Holding offenders accountable
Dealers believe that shifting the responsibility to the actual offenders, rather than punishing petrol stations, would create a fairer and more effective enforcement system. Petrol Dealers Association of Malaysia (PDAM), through the communication and media secretary Gordon Lim, called for the government to make it illegal for foreign vehicles to buy subsidised RON95 fuel and hold these violators accountable.
He explained that it is difficult for petrol dealers to monitor all customers, especially when foreign cars use pumps at the far end of stations and pay quickly with credit cards. “It is unfair to penalise petrol station dealers. The dealers do not want to sell RON95 to foreigners. The profit margin in such transactions is minimal, so it’s not practical or worthwhile to break the law,” said Lim in an article published in MSN Malaysia.
“As long as the buyers are not penalised, they will always keep trying,” he added, emphasizing the glaring problem: the buyers are the ones taking advantage of the legal oversight.

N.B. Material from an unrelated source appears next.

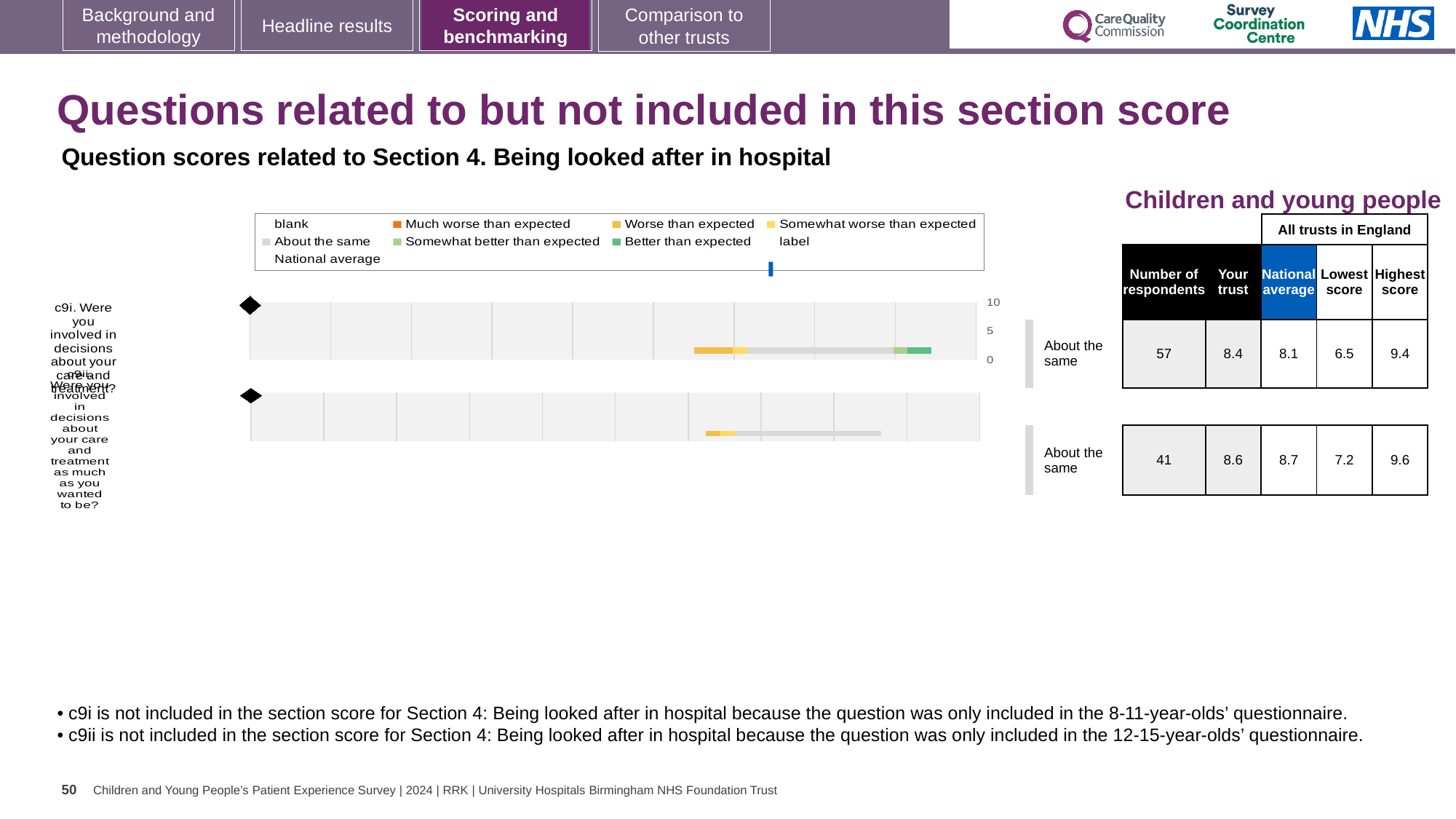
How many entries does the chart legend list? 9 For c9ii, which is larger: the 'Your trust' score or the national average? National average In the table beside the chart, what is the 'Your trust' score for c9i? 8.4 Which question has the higher 'Highest score' across all trusts in England, c9i or c9ii? c9ii What is the difference between the highest score and the lowest score for c9i? 2.9 In the table beside the chart, how many respondents answered c9ii? 41 What benchmark category label is shown next to the c9i chart? About the same For c9i, which is larger: the 'Your trust' score or the national average? Your trust What kind of chart is used to show the c9i and c9ii question scores? bar chart How many questions (c9i, c9ii) are plotted on the slide? 2 What is the highest tick value shown on the chart axis? 10 In the table beside the chart, what is the national average for c9ii? 8.7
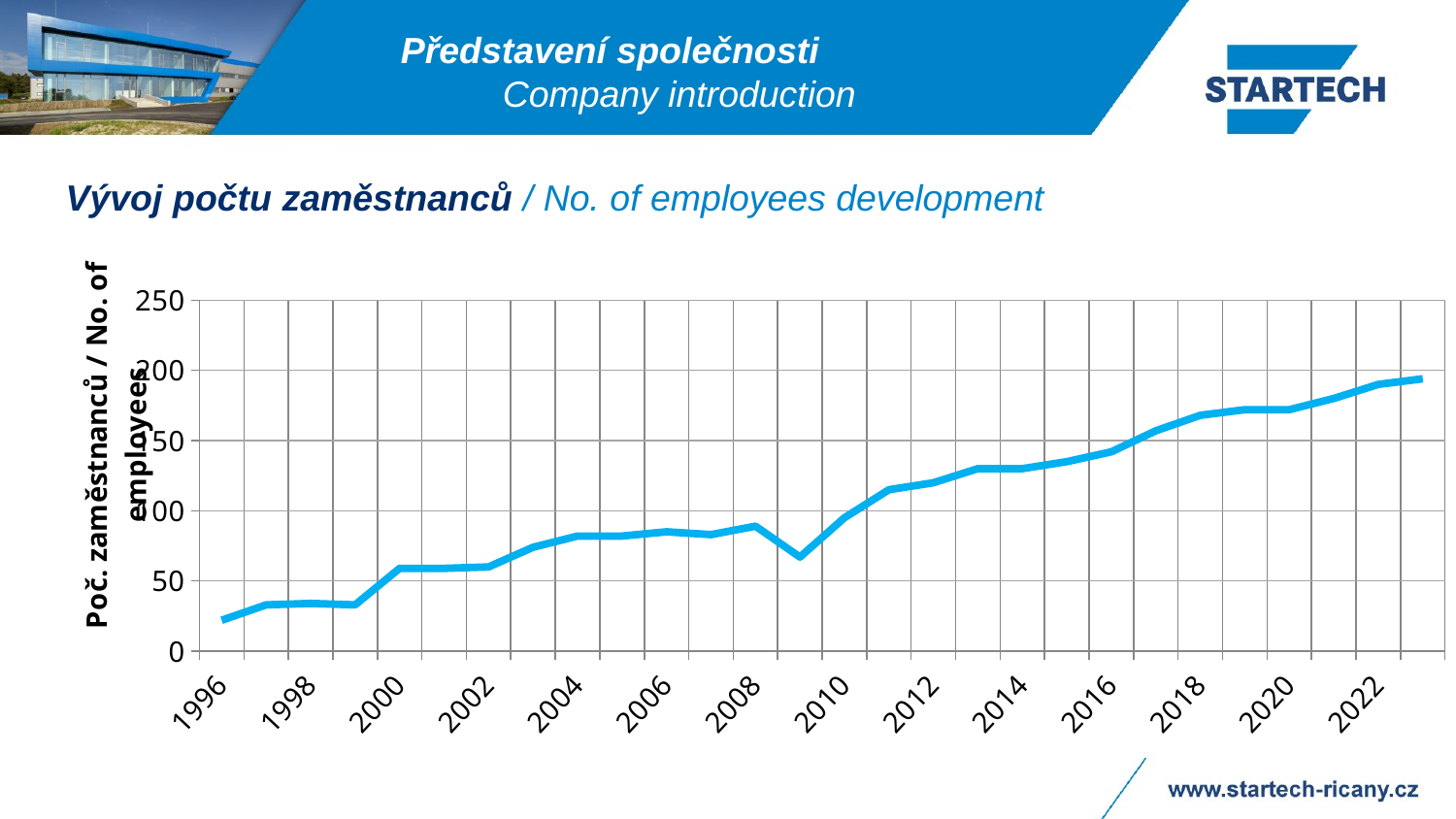
What kind of chart is shown on the slide? line chart Which year has the larger number of employees, 2008 or 2009? 2008 Is the value for 2018 greater or less than 150? greater Is the value for 2008 greater or less than 100? less What is the label of the y axis? Poč. zaměstnanců / No. of employees How many year labels are shown on the x axis? 14 Is the value for 2022 greater or less than 200? less Which year has the lowest number of employees? 1996 Overall, do the values rise or fall from 1996 to 2022? rise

Many believe that simply issuing warnings is not enough and that authorities need to take stronger action to deter such violations.
Violators caught on camera
The issue gained attention after videos showing foreign vehicles refuelling with RON95 in Johor Baru went viral. In response, the Johor Domestic Trade and Cost of Living Ministry reminded petrol stations that foreign cars are not allowed to buy subsidised fuel, with no repercussions to the foreign vehicle owner.
Lim stressed that the problem needs to be solved through proper enforcement rather than putting all the responsibility on petrol station dealers. He also pointed out that it is hard to identify foreign cars, as Singaporean number plates look similar to those from Sabah.
Suggestions to place attendants at every pump to monitor foreign buyers are not realistic, he said, as this would increase operational costs. Petrol stations already work on low-profit margins under the automatic pricing mechanism, and hiring more staff would lead to losses.
Lim added that relying on attendants would also mean hiring more foreign workers, as local Malaysians are generally not interested in such jobs. “It would also defeat the self-service policy at petrol stations,” he said in the same MSN article.
When asked if the upcoming fuel subsidy rationalisation would solve the problem, Lim said PDAM was still unclear about the details. However, if subsidies are completely removed, the issue would no longer exist.
The problem of Singapore-registered cars buying subsidised fuel has become more prevalent, especially with thousands of vehicles expected to enter the city during the Chinese New Year. The widely shared Johor video highlights a long-standing issue: foreigners repeatedly violate the law without consequences, while petrol dealers bear the burden.